## START Given entries
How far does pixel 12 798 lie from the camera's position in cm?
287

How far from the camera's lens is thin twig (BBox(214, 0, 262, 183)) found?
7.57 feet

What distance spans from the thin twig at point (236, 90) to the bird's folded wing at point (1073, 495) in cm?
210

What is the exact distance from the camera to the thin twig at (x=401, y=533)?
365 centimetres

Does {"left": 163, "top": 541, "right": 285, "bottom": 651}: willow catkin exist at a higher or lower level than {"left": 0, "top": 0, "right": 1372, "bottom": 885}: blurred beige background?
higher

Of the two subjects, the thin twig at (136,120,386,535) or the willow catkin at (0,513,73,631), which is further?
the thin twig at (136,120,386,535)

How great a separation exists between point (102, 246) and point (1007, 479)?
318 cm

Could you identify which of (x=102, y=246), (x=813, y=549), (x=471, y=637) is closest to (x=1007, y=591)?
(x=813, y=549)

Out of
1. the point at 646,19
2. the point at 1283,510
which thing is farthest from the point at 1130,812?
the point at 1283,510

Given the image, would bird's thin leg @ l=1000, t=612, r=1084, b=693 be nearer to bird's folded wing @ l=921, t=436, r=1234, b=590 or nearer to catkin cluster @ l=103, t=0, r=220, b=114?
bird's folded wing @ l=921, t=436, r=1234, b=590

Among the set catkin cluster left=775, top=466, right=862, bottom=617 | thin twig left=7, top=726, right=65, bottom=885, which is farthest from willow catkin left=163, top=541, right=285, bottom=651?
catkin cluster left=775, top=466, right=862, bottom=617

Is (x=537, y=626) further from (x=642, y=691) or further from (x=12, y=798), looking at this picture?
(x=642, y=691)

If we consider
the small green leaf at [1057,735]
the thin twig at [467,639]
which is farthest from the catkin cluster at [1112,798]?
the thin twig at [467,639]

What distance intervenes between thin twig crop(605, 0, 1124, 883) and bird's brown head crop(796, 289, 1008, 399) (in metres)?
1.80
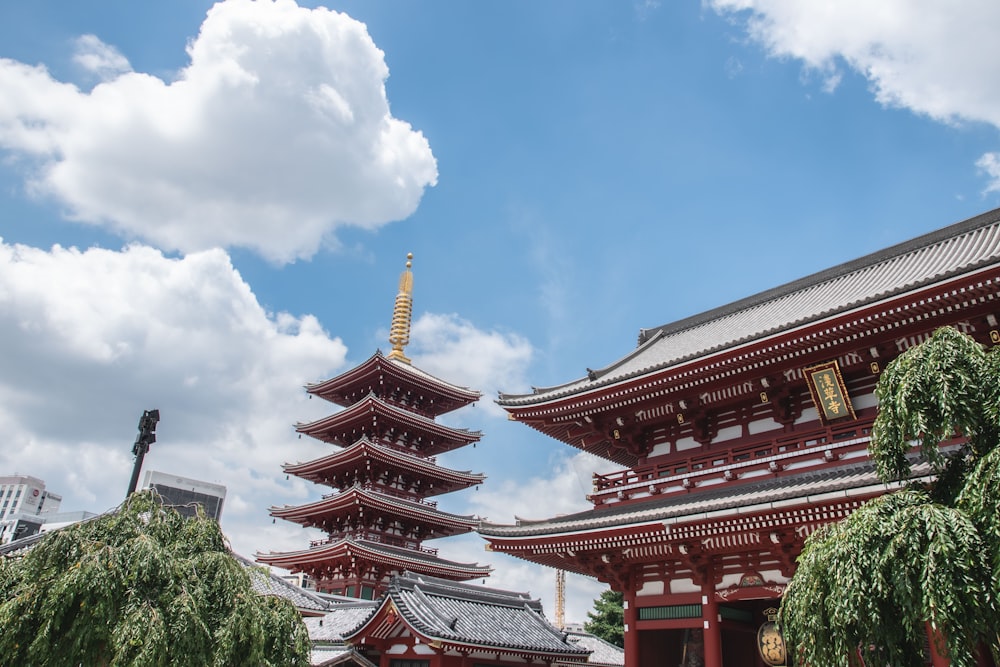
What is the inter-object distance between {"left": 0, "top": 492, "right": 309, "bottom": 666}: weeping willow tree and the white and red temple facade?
7.49 meters

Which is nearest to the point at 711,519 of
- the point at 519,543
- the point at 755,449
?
the point at 755,449

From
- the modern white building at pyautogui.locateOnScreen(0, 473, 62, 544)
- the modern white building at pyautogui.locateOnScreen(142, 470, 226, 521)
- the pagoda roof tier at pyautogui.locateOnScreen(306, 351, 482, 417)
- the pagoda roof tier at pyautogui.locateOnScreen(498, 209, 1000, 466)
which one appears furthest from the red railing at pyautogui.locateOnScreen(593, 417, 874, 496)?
the modern white building at pyautogui.locateOnScreen(0, 473, 62, 544)

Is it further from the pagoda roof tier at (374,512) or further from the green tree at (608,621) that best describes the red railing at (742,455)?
the green tree at (608,621)

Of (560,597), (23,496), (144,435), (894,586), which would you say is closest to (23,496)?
(23,496)

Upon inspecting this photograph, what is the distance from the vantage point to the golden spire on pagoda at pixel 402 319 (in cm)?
4306

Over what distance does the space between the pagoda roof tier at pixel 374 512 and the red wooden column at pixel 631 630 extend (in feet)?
67.5

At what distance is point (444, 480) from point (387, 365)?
7.53 m

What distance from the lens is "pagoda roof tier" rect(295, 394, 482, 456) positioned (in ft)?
124

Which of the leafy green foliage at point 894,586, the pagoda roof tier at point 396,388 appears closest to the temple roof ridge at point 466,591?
the leafy green foliage at point 894,586

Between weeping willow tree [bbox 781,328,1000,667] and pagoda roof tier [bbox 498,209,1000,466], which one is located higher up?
pagoda roof tier [bbox 498,209,1000,466]

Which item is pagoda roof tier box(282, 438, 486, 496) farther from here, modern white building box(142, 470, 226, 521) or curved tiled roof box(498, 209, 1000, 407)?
modern white building box(142, 470, 226, 521)

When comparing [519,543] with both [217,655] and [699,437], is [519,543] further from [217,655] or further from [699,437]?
[217,655]

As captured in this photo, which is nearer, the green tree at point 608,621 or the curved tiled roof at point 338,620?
the curved tiled roof at point 338,620

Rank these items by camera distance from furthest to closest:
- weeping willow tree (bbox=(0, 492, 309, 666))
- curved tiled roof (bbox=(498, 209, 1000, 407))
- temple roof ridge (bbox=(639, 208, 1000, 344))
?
temple roof ridge (bbox=(639, 208, 1000, 344)), curved tiled roof (bbox=(498, 209, 1000, 407)), weeping willow tree (bbox=(0, 492, 309, 666))
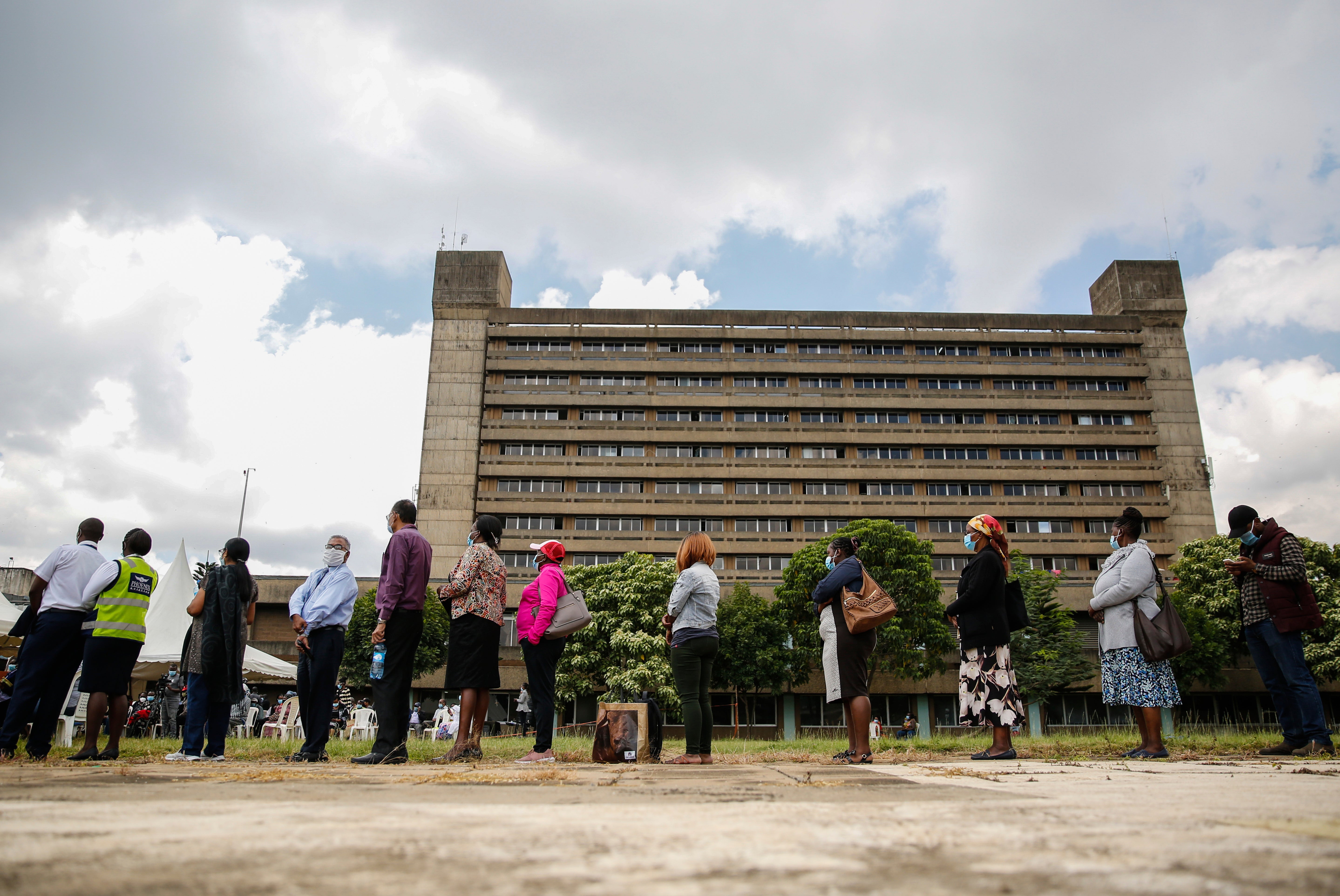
## END Given entries
How many lines in the material above contain the word "furthest"? Reply with the number alone.

**Result below**.
2